Please reproduce all of the material below word for word, keeping each line and its order unchanged.

□ □ □

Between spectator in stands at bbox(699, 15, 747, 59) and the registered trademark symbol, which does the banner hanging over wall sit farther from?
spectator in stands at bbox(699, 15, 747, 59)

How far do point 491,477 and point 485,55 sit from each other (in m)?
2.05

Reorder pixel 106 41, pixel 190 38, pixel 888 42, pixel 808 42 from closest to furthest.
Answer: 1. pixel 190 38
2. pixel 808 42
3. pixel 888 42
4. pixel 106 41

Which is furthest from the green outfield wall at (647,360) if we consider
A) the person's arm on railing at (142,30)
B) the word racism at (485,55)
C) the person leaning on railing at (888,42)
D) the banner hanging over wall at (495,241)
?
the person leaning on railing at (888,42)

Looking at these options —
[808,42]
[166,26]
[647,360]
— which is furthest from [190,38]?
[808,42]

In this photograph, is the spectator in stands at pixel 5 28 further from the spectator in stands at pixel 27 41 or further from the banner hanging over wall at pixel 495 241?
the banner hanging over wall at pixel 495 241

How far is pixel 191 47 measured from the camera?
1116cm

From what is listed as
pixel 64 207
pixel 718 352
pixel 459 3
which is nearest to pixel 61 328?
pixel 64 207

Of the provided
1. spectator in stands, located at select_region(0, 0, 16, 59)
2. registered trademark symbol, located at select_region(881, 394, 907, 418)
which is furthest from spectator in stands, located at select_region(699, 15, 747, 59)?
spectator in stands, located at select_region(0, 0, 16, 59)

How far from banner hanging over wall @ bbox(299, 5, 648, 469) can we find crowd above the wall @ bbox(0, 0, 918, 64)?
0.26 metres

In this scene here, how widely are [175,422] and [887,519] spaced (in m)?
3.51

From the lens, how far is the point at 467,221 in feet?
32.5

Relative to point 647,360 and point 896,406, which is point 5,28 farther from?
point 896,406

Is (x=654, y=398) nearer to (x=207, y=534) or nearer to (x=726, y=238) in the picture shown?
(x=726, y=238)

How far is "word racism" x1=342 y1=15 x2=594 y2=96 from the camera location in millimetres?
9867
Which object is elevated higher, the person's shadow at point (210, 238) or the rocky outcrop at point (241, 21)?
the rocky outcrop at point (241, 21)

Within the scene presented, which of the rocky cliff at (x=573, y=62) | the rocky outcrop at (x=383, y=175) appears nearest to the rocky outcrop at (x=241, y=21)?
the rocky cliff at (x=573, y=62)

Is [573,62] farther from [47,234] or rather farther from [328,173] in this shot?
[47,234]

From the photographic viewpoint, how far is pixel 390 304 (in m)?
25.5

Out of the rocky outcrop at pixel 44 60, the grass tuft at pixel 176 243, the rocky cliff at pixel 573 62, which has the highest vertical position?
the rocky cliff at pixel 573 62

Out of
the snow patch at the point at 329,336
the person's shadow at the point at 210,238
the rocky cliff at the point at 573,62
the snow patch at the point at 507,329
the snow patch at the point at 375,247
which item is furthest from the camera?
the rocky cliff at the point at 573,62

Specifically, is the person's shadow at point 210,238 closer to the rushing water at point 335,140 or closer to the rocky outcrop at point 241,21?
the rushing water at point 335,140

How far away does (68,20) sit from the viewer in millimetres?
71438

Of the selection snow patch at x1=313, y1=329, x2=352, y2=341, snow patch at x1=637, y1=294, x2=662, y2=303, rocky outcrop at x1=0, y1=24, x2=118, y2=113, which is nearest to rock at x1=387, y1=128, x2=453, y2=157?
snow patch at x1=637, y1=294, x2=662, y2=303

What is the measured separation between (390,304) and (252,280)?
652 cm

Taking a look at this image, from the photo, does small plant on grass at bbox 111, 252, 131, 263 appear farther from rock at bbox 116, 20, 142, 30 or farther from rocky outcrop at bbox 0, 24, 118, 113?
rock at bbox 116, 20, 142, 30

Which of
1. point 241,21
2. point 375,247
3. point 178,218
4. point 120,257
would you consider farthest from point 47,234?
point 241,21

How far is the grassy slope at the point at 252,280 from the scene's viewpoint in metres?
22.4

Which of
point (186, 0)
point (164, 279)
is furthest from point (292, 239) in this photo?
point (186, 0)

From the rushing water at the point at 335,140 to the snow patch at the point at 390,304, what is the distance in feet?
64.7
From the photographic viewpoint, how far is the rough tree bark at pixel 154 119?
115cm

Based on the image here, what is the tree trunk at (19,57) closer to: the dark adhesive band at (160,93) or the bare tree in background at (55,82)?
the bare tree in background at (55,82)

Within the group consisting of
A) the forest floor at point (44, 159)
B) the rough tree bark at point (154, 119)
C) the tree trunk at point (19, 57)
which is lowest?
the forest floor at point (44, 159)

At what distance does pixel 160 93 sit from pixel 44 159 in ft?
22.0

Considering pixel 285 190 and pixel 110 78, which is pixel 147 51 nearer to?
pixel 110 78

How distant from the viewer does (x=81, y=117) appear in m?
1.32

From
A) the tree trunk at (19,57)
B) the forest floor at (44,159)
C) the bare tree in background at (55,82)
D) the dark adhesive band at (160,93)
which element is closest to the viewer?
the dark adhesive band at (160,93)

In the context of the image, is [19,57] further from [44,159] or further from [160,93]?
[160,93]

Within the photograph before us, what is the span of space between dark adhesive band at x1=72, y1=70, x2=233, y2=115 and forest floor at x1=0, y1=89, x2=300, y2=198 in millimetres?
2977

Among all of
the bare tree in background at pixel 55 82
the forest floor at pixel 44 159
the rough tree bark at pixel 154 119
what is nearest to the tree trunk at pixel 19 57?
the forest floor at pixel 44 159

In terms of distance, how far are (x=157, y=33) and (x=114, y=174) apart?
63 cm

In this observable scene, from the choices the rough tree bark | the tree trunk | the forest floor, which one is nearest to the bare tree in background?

□ □ □

__Solution below__.
Between spectator in stands at bbox(699, 15, 747, 59) and the registered trademark symbol, which does the banner hanging over wall sit farther from?
spectator in stands at bbox(699, 15, 747, 59)

How far do point 491,477 and point 485,55 sit from each other (in m)?
2.05

Reorder pixel 106 41, pixel 190 38, pixel 888 42, pixel 808 42 from closest to furthest.
Answer: 1. pixel 190 38
2. pixel 808 42
3. pixel 888 42
4. pixel 106 41

Which is furthest from the green outfield wall at (647,360) if we consider
A) the person's arm on railing at (142,30)
B) the word racism at (485,55)
C) the person leaning on railing at (888,42)
D) the banner hanging over wall at (495,241)
?
the person leaning on railing at (888,42)

Looking at these options —
[808,42]
[166,26]
[647,360]
— which is furthest from [190,38]?
[808,42]

In this photograph, is the spectator in stands at pixel 5 28 further from the spectator in stands at pixel 27 41 or further from the banner hanging over wall at pixel 495 241?
the banner hanging over wall at pixel 495 241

How far is pixel 191 47 measured from the camera?
1116cm

From what is listed as
pixel 64 207
pixel 718 352
pixel 459 3
which is nearest to pixel 61 328?
pixel 64 207

Of the provided
1. spectator in stands, located at select_region(0, 0, 16, 59)
2. registered trademark symbol, located at select_region(881, 394, 907, 418)
which is furthest from spectator in stands, located at select_region(699, 15, 747, 59)?
spectator in stands, located at select_region(0, 0, 16, 59)

How far from banner hanging over wall @ bbox(299, 5, 648, 469) can we find crowd above the wall @ bbox(0, 0, 918, 64)?
0.26 metres

In this scene here, how widely are [175,422] and [887,519] spaced (in m)?
3.51

From the lens, how far is the point at 467,221 in feet?
32.5

Relative to point 647,360 and point 896,406, which is point 5,28 farther from?
point 896,406

Is (x=654, y=398) nearer to (x=207, y=534) or nearer to (x=726, y=238) in the picture shown?
(x=726, y=238)

How far is "word racism" x1=342 y1=15 x2=594 y2=96 from the camera location in millimetres?
9867
Which object is elevated higher, the person's shadow at point (210, 238) or the rocky outcrop at point (241, 21)?
the rocky outcrop at point (241, 21)

Within the scene presented, which of the rocky cliff at (x=573, y=62) | the rocky outcrop at (x=383, y=175) appears nearest to the rocky outcrop at (x=241, y=21)?
the rocky cliff at (x=573, y=62)

Is [573,62] farther from [47,234] or rather farther from [328,173] in this shot?
[47,234]

From the photographic viewpoint, how far is pixel 390 304 (in m)?
25.5

Out of the rocky outcrop at pixel 44 60, the grass tuft at pixel 176 243, the rocky cliff at pixel 573 62, which has the highest vertical position?
the rocky cliff at pixel 573 62

Out of
the snow patch at the point at 329,336
the person's shadow at the point at 210,238
the rocky cliff at the point at 573,62
the snow patch at the point at 507,329
the snow patch at the point at 375,247
which item is furthest from the camera?
the rocky cliff at the point at 573,62

Specifically, is the person's shadow at point 210,238 closer to the rushing water at point 335,140 or closer to the rocky outcrop at point 241,21?
the rushing water at point 335,140

How far away does (68,20) sit from the viewer in millimetres?
71438

Of the selection snow patch at x1=313, y1=329, x2=352, y2=341, snow patch at x1=637, y1=294, x2=662, y2=303, rocky outcrop at x1=0, y1=24, x2=118, y2=113, which is nearest to rock at x1=387, y1=128, x2=453, y2=157?
snow patch at x1=637, y1=294, x2=662, y2=303

What is the measured separation between (390,304) and (252,280)?
652 cm

Taking a look at this image, from the photo, does small plant on grass at bbox 111, 252, 131, 263 appear farther from rock at bbox 116, 20, 142, 30 or farther from rocky outcrop at bbox 0, 24, 118, 113?
rock at bbox 116, 20, 142, 30

Which of
1. point 241,21
2. point 375,247
3. point 178,218
4. point 120,257
would you consider farthest from point 47,234?
point 241,21

How far is the grassy slope at the point at 252,280 from the scene's viewpoint in metres?
22.4

Which of
point (186, 0)
point (164, 279)
is furthest from point (292, 239) in this photo?
point (186, 0)

From the rushing water at the point at 335,140 to the snow patch at the point at 390,304, what is the distance in feet?
64.7
From the photographic viewpoint, how far is the rough tree bark at pixel 154 119?
115cm

Based on the image here, what is the tree trunk at (19,57) closer to: the dark adhesive band at (160,93) or the bare tree in background at (55,82)?
the bare tree in background at (55,82)

Within the group consisting of
A) the forest floor at point (44, 159)
B) the rough tree bark at point (154, 119)
C) the tree trunk at point (19, 57)
which is lowest?
the forest floor at point (44, 159)

At what distance does pixel 160 93 sit from pixel 44 159 in ft?
22.0

Considering pixel 285 190 and pixel 110 78, which is pixel 147 51 nearer to?
pixel 110 78

How distant from the viewer does (x=81, y=117) appear in m?
1.32

From
A) the tree trunk at (19,57)
B) the forest floor at (44,159)
C) the bare tree in background at (55,82)
D) the dark adhesive band at (160,93)
which element is closest to the viewer?
the dark adhesive band at (160,93)

In the context of the image, is [19,57] further from [44,159] or further from [160,93]?
[160,93]

Within the photograph before us, what is the span of space between dark adhesive band at x1=72, y1=70, x2=233, y2=115 and forest floor at x1=0, y1=89, x2=300, y2=198 in millimetres?
2977

Among all of
the bare tree in background at pixel 55 82
the forest floor at pixel 44 159
the rough tree bark at pixel 154 119
what is nearest to the tree trunk at pixel 19 57?
the forest floor at pixel 44 159

In terms of distance, how far are (x=157, y=33) and (x=114, y=174) apart?
63 cm

In this observable scene, from the choices the rough tree bark | the tree trunk | the forest floor, which one is nearest to the bare tree in background?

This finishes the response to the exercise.